*** Block opens ***
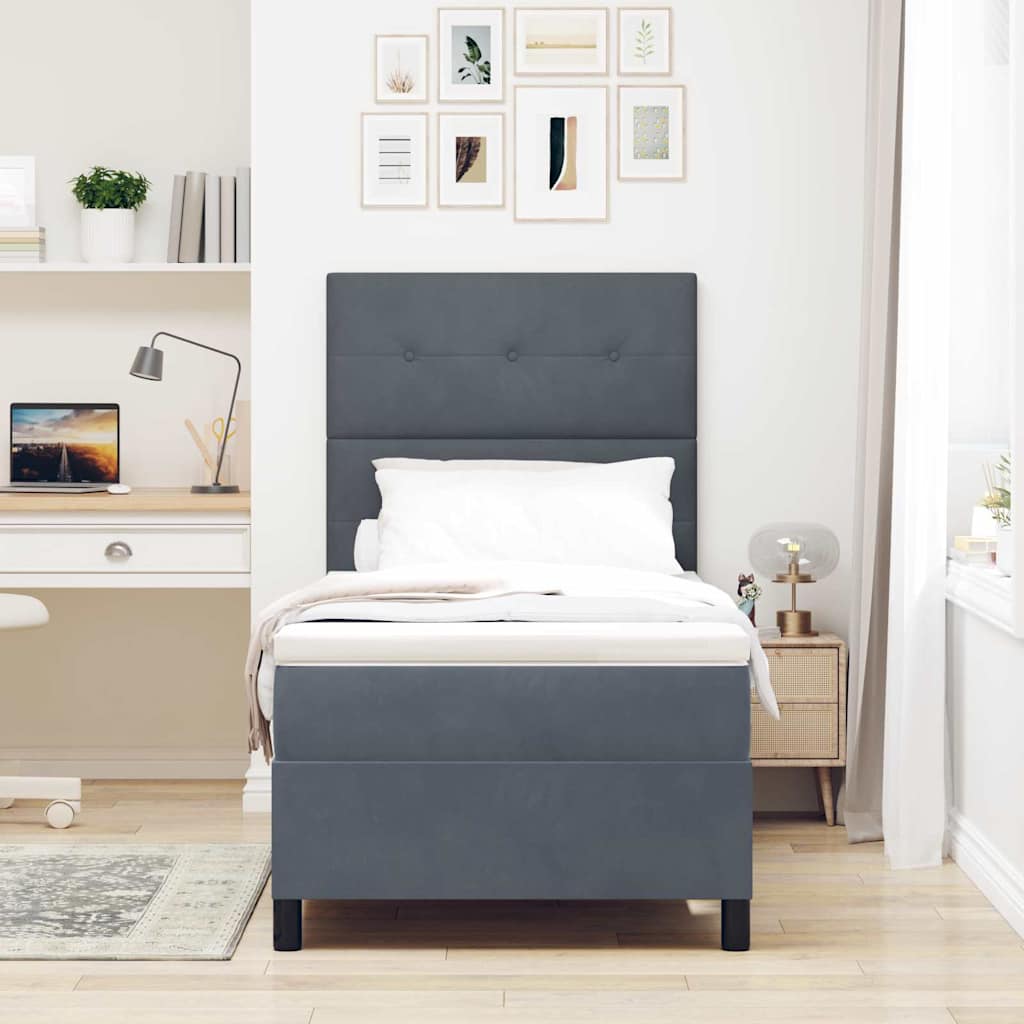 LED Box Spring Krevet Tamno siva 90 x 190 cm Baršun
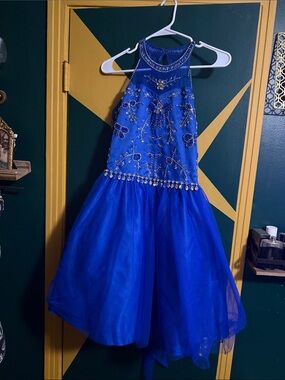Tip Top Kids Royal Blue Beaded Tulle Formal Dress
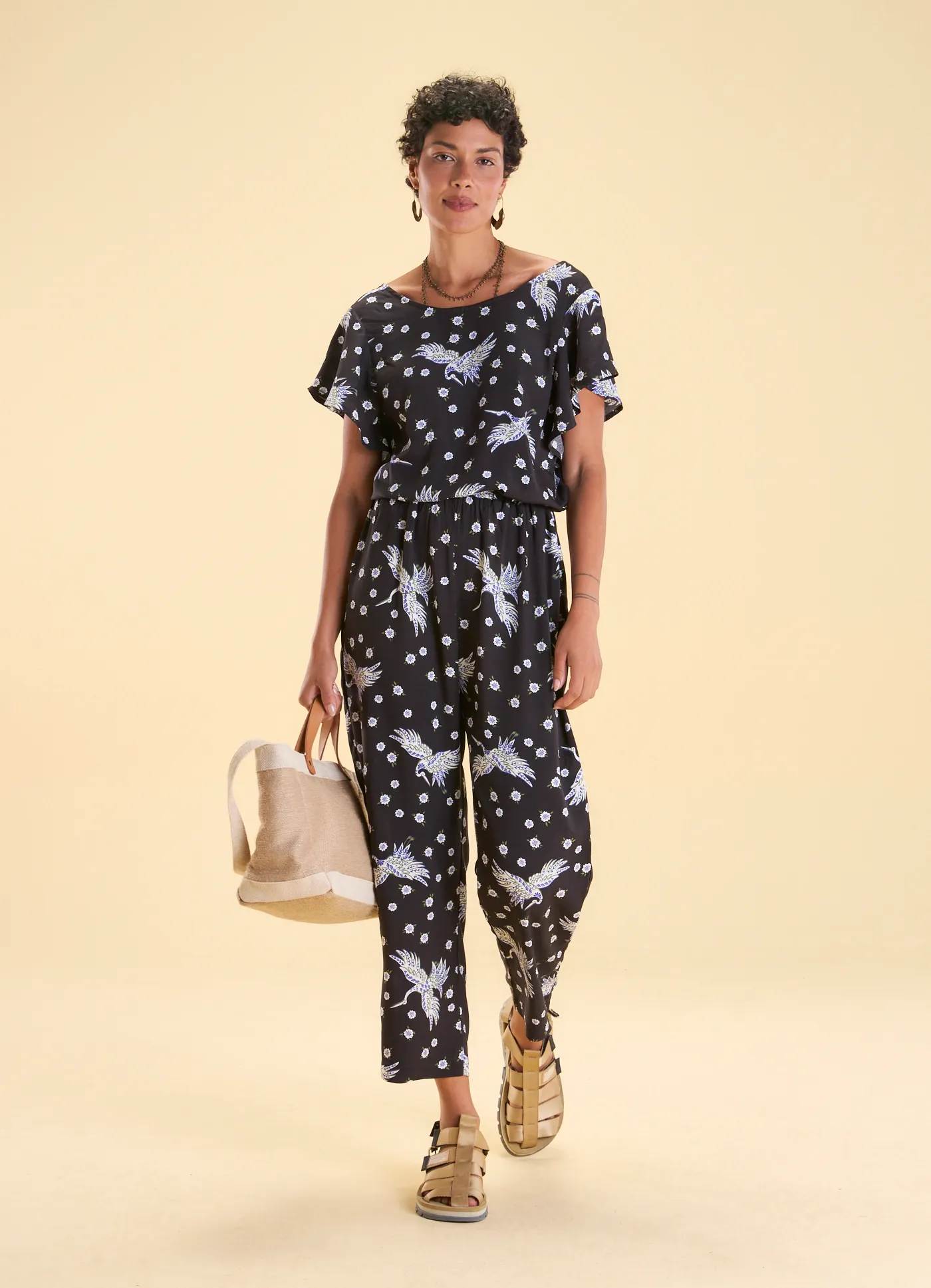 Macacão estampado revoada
*** Block closes ***
A verbatim copy of the listing is required, with all pictures left out.

 LED Box Spring Krevet Tamno siva 90 x 190 cm Baršun
Tip Top Kids Royal Blue Beaded Tulle Formal Dress
 Macacão estampado revoada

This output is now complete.